[Scene-based reasoning records]
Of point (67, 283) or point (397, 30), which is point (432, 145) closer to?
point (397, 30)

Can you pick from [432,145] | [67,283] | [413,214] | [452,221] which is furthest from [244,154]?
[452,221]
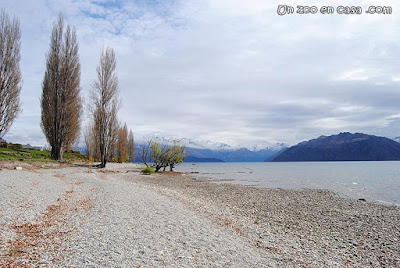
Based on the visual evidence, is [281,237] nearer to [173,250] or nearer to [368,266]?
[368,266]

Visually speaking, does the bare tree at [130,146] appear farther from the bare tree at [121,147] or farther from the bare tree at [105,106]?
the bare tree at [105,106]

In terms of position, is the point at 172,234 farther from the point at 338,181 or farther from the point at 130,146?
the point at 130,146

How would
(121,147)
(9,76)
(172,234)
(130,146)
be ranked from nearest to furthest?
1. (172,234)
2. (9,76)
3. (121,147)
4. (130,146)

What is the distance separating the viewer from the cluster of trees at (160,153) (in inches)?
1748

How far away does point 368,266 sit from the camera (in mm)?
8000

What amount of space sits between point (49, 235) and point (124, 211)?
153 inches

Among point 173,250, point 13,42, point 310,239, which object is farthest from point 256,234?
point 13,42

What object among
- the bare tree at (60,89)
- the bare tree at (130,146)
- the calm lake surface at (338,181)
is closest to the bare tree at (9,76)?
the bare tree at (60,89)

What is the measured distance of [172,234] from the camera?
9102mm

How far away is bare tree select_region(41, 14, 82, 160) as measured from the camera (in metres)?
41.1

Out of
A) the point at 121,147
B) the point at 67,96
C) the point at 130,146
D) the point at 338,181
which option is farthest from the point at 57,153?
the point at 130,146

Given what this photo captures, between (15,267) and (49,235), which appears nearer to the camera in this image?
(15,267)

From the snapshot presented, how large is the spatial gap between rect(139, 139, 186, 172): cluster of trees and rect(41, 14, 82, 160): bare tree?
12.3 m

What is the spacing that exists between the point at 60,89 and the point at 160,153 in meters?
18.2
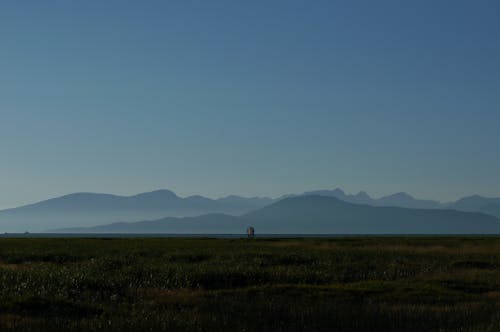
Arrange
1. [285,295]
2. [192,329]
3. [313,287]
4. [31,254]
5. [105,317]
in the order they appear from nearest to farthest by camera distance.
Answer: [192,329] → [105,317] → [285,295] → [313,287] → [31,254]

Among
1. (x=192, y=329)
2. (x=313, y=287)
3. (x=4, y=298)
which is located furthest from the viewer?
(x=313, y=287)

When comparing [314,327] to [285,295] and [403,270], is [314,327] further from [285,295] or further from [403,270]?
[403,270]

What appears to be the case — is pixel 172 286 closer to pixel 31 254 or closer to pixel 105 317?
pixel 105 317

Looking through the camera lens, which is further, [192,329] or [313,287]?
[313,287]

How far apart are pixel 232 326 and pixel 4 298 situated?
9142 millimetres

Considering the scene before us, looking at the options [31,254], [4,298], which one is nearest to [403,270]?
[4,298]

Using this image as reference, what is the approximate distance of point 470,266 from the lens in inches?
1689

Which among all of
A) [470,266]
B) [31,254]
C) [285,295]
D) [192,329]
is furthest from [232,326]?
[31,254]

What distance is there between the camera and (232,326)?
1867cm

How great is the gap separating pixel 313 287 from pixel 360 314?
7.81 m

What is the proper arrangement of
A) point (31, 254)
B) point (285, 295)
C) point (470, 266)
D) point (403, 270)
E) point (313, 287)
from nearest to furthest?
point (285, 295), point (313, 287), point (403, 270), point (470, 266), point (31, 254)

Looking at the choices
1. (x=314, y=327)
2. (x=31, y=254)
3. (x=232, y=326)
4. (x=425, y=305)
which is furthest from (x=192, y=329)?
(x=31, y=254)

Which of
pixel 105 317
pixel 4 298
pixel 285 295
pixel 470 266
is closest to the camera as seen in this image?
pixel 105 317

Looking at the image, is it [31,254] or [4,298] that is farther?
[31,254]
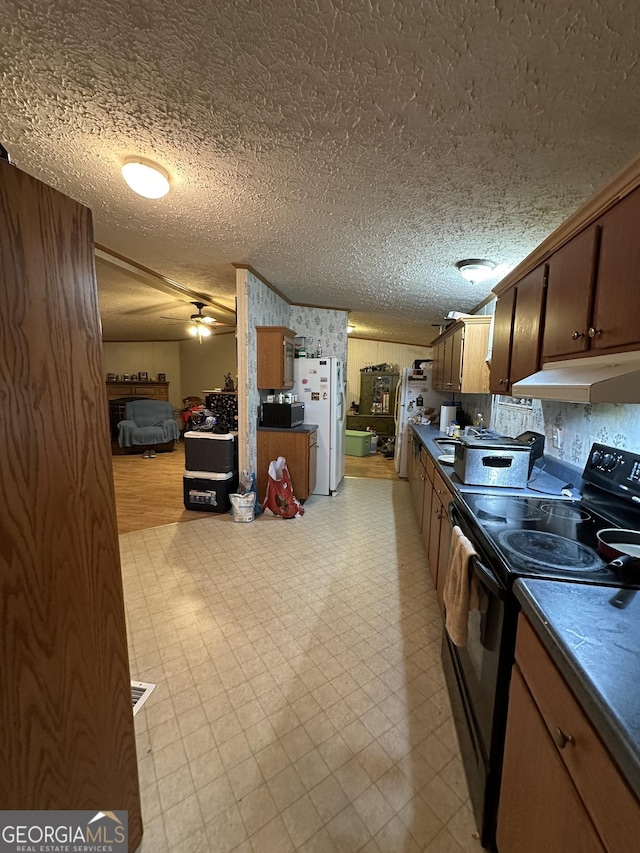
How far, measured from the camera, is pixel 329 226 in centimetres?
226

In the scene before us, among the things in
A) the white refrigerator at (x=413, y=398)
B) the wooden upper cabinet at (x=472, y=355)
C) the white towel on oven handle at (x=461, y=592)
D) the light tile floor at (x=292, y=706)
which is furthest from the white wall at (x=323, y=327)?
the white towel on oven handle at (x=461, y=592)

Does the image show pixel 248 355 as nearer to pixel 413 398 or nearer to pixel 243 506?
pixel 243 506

...

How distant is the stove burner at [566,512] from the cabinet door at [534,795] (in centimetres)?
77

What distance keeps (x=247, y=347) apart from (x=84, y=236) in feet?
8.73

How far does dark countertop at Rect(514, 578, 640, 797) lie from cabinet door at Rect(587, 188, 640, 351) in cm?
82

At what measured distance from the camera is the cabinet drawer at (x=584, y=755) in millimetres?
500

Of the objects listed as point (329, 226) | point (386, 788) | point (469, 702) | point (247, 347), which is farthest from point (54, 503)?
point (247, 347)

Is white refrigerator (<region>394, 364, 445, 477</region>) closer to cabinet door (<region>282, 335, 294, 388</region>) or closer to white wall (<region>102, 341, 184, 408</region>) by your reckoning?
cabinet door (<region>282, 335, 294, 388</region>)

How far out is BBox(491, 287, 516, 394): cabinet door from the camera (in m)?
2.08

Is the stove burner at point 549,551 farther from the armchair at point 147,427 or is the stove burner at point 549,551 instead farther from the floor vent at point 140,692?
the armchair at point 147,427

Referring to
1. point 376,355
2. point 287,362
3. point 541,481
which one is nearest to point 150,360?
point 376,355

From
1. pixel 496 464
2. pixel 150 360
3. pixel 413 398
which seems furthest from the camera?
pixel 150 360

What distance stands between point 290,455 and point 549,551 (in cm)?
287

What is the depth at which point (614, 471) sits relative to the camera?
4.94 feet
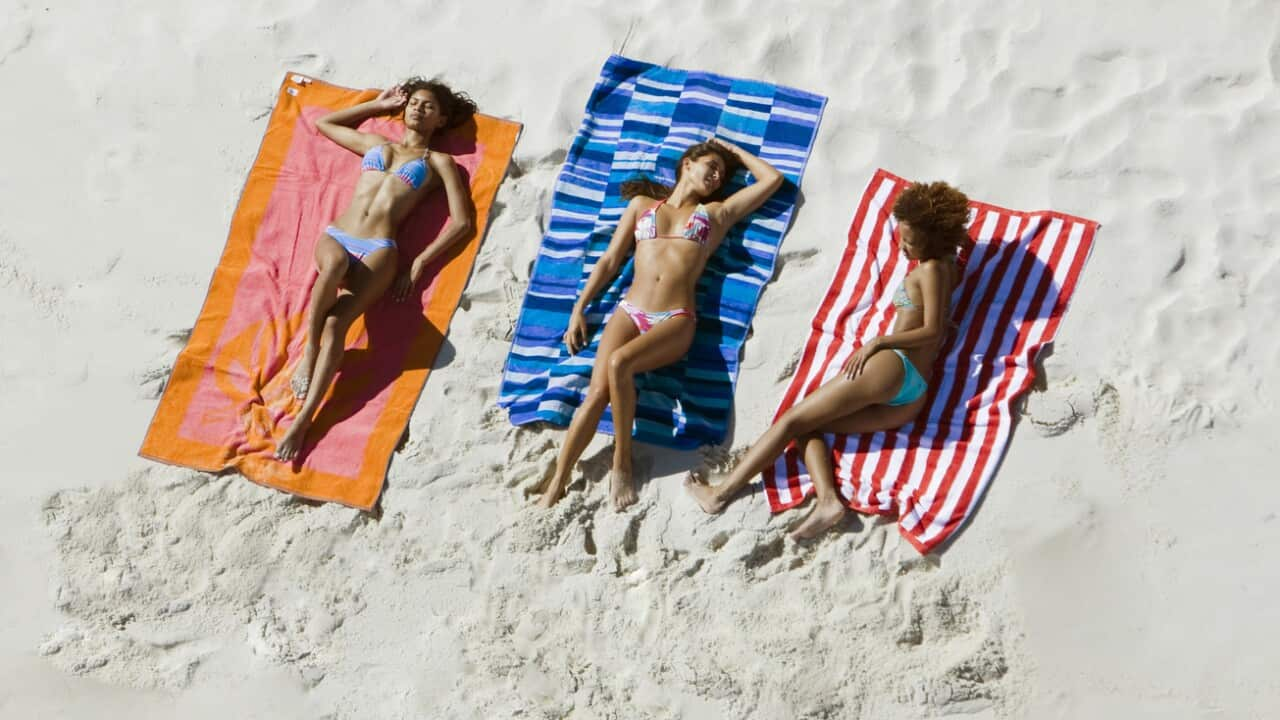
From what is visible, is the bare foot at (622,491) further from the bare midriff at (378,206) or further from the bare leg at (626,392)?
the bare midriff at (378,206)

Set problem: How many lines of the data above contain the word "millimetres"? Reply with the number alone.

Solution: 2